Olivier Véran saisit le Haut conseil de la santé publique — Hydroxychloroquine

L'hydroxychloroquine est actuellement testée dans plusieurs essais cliniques dont l'essai européen Discovery

L'hydroxychloroquine est actuellement testée dans plusieurs essais cliniques dont l'essai européen Discovery.- AFP

Les scientifiques ont déclaré que les résultats signifiaient que le médicament ne devrait plus être administré aux patients de Covid-19, sauf dans des conditions de recherche appropriées.

"Suite à la publication dans The Lancet d'une étude alertant sur l'inefficacité et les risques de certains traitements du Covid-19 dont l'hydroxychloroquine, j'ai saisi le HCSP pour qu'il l'analyse et me propose sous 48h une révision des règles dérogatoires de prescription", a indiqué le ministre dans un tweet.

Cette analyse porte sur environ 96.000 patients hospitalisés. Ils étaient ensuite comparés au groupe témoin n'ayant pas reçu ces traitements.

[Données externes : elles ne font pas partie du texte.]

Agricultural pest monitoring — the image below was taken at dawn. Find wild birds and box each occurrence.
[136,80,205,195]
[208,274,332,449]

Résultat, les quatre traitements ont tous été associés à un risque de mortalité bien plus élevé qu'au sein du groupe témoin (qui était de 9,3 %): 16,4 % de décès pour la chloroquine seule, 22,2 % quand elle était combinée à l'antibiotique; 18 % pour l'hydroxychloroquine seule, et 23,8 % quand elle était associée au même antibiotique. Les chercheurs recommandent de ne pas prescrire ces molécules en dehors des essais cliniques.

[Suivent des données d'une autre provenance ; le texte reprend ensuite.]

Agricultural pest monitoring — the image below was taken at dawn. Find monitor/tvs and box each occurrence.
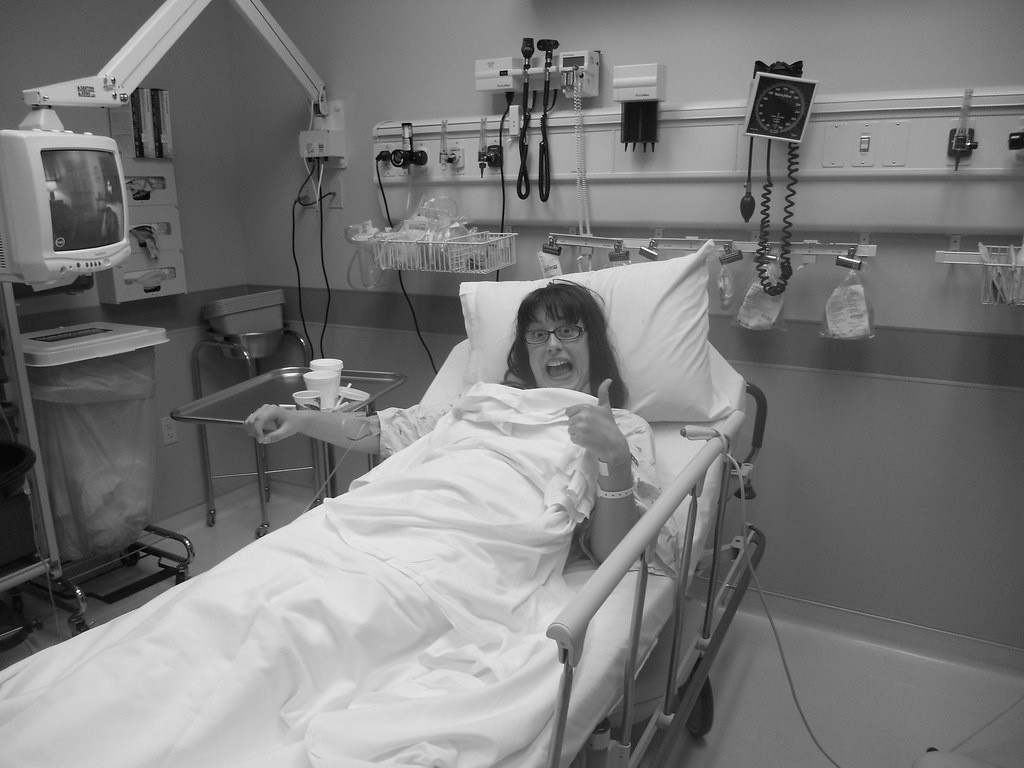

Une étude majeure sur la façon dont l'hydroxychloroquine et sa version plus ancienne, la chloroquine, ont été utilisées sur six continents - sans essais cliniques - révèle un tableau qui donne à réfléchir. Dans la combinaison hydroxychloroquine/macrolide (antibiotique), 8% des malades ont développé une arythmie cardiaque, contre 0,3% dans le groupe témoin.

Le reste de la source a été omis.